Mas são a guerra e o assassinato os maiores e piores atos de rebeldia, pois seu móvel é a morte, sua verdadeira arma. É aqui que o homem mostra querer rivalizar com o destino ou com o criador, quando decide quando será o fim da vida alheia ou ainda colocá-la a serviço de seus interesses. Sem os pruridos que cercam os debates de bioética ou outras éticas, cometem-se genocídios, assassinatos ou “omissocídios”. Por exemplo, o noticiário internacional sobre a África ilustra o descaso que mata crianças e torna o debate sobre o uso de embriões quase uma piada.

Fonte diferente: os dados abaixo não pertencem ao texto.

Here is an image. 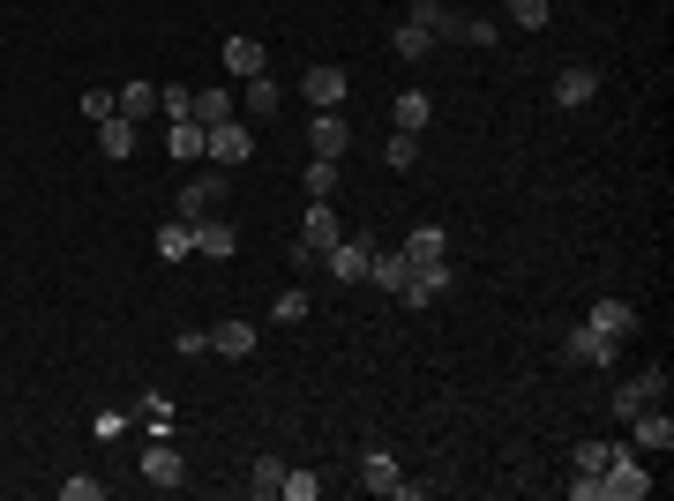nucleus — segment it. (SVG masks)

Recentemente enfrentamos uma polêmica nacional sobre a racionalização do uso das UTIs. A proposta, que sumiu da mídia junto com a discussão que suscitou, era de que a indicação de ocupar um leito nas Unidades de Tratamento Intensivo ficasse restrita aos pacientes com condições de beneficiar-se dos seus recursos técnicos. A sistematização dessa prática, acabaria deixando aqueles que vão morrer livres de que isso ocorra em ambientes sem intimidade e distantes das pessoas queridas. O problema é que, em geral, essas mesmas pessoas queridas sentem-se frágeis para suportar a dor e a impotência de assistir a uma morte para a qual ainda, ou talvez nunca, estarão resignados. A UTI acaba funcionando como uma barreira de proteção, onde aqueles que morrem ficam junto dos que estão acostumados com isso. De um lado os moribundos e a medicina, de outro os mortais despreparados. O problema é que o corpo médico também é humano e suscetível as mesmas falhas, o convívio com a morte nem sempre os torna mais sábios. E é preciso dizer com todas as letras: a UTI é inúmeras vezes utilizada para administrar a separação entre os vivos e os que estão morrendo, e não para salvar vidas.
A história da moça americana, cujo corpo morto-vivo passou 15 anos à mercê do fanatismo possessivo de seus pais é um exemplo do quanto podemos ser egoístas. Quantas vezes ainda será preciso prolongar inutilmente a vida de pessoas sem esperança, pela nossa incapacidade de suportar a morte? Ou, como no caso dos homens públicos, para ganhar tempo para administrar sua ausência?
Não aprenderemos a suportar o insuportável facilmente. Por isso quem está envolvido com uma morte precisa ser acompanhado de cuidados especiais. É necessária uma estrutura para os pacientes terminais e seus familiares, que inclua o cuidado para que o doente não tenha dor, assistência psicológica e religiosa para os que partem e os que ficam. As instituições de saúde servem para melhorar a qualidade da vida e isso, por mais paradoxal que pareça, significa melhorar a qualidade da morte.
Despedir-se de alguém, sabendo que um dia será nossa vez, é um antídoto contra a perigosa onipotência que nos desumaniza. A vida é um bem passageiro, escorregadio e sem prazo de validade escrito na embalagem. Somos tanto mais inteligentes para lidar com a morte, quanto mais pudermos aceitar nossa finitude.